DATASET ENTRIES:
----

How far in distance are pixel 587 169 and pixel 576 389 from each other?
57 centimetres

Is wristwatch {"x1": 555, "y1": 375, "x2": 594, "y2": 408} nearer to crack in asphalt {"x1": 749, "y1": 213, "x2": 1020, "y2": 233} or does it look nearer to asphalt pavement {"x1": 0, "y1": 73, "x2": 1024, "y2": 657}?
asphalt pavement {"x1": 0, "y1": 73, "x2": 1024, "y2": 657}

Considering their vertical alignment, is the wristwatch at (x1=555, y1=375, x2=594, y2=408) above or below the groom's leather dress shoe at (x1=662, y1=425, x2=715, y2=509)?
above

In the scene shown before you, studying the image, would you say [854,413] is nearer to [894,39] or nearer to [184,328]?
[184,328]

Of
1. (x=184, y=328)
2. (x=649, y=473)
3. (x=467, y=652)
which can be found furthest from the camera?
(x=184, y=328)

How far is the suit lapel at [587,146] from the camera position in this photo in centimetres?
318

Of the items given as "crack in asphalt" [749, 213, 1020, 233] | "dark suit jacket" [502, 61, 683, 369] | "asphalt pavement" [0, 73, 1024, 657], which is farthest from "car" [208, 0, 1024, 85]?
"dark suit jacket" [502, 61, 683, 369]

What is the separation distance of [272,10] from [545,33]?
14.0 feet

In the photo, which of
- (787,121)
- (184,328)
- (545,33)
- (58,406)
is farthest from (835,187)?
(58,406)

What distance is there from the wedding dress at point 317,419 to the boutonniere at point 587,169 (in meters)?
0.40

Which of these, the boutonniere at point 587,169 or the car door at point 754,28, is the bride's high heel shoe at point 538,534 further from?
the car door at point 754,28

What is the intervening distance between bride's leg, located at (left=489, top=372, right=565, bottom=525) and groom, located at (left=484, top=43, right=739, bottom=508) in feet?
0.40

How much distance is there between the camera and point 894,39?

----

WHAT TO PRODUCE: Transcribe each entry precisely, missing none.

EXERCISE RESPONSE:
How far in distance are pixel 587 169 and pixel 576 389 from each other?
57 centimetres

Is wristwatch {"x1": 555, "y1": 375, "x2": 594, "y2": 408} nearer to crack in asphalt {"x1": 749, "y1": 213, "x2": 1020, "y2": 233} or does it look nearer to asphalt pavement {"x1": 0, "y1": 73, "x2": 1024, "y2": 657}?
asphalt pavement {"x1": 0, "y1": 73, "x2": 1024, "y2": 657}

Considering their vertical alignment, is the wristwatch at (x1=555, y1=375, x2=594, y2=408) above or below the groom's leather dress shoe at (x1=662, y1=425, x2=715, y2=509)?
above

In the scene shown before you, studying the image, would you say [854,413] is nearer to [894,39] or nearer to [184,328]?
[184,328]

Of
1. (x=184, y=328)
2. (x=649, y=473)
3. (x=467, y=652)
which can be found furthest from the camera?
(x=184, y=328)

How far is the suit lapel at [587,146] from the camera position in this photo in centimetres?
318

Of the items given as "crack in asphalt" [749, 213, 1020, 233] | "dark suit jacket" [502, 61, 683, 369] | "asphalt pavement" [0, 73, 1024, 657], which is farthest from "car" [208, 0, 1024, 85]?
"dark suit jacket" [502, 61, 683, 369]

What is the separation distance of [272,10] from [545,33]?
14.0 feet

In the photo, which of
- (787,121)
- (184,328)
- (545,33)
- (58,406)
is farthest from (835,187)?
(58,406)

What distance is there from the wedding dress at point 317,419 to the boutonniere at point 587,169 (in meters)?
0.40

Which of these, the boutonniere at point 587,169 or the car door at point 754,28, is the bride's high heel shoe at point 538,534 further from?
the car door at point 754,28

What is the intervening distance between bride's leg, located at (left=489, top=372, right=565, bottom=525) and groom, located at (left=484, top=43, right=739, bottom=508) in feet?
0.40

How much distance is there between the camera and point 894,39?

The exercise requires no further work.